____ Exercise data

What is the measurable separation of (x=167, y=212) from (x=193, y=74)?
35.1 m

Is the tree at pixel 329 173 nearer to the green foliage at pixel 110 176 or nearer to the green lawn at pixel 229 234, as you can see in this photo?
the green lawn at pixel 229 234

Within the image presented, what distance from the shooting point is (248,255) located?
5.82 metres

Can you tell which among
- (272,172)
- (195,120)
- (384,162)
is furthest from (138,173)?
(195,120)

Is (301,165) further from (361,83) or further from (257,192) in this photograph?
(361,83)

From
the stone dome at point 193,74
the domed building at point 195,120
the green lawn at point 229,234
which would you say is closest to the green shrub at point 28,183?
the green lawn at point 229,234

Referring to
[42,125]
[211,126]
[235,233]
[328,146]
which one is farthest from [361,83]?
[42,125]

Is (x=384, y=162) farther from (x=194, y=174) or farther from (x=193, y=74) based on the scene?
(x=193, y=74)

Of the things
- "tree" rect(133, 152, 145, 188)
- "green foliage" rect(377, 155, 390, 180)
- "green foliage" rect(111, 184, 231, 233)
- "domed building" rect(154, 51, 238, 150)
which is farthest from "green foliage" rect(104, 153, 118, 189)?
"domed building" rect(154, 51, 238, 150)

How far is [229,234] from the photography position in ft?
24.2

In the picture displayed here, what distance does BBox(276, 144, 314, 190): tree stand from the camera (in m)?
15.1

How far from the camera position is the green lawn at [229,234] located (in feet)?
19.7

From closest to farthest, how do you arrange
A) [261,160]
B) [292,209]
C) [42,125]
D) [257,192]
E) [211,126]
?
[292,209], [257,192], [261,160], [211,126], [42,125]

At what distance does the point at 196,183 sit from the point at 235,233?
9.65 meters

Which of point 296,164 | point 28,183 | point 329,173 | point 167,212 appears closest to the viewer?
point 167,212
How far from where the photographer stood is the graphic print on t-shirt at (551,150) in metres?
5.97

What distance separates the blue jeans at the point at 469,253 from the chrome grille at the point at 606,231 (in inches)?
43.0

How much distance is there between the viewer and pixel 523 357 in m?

________

• Task statement:
Return the records from the line with "At what distance" through the end of the records, both included, reproducing each line verbatim.

• Result below:
At what distance does the point at 196,183 sit from the point at 235,233?
9.65 meters

Which of point 296,164 | point 28,183 | point 329,173 | point 167,212 appears closest to the viewer?
point 167,212
How far from where the photographer stood is the graphic print on t-shirt at (551,150) in metres?
5.97

What distance separates the blue jeans at the point at 469,253 from the chrome grille at the point at 606,231 (in inches)?
43.0

How much distance is there between the viewer and pixel 523 357 in m?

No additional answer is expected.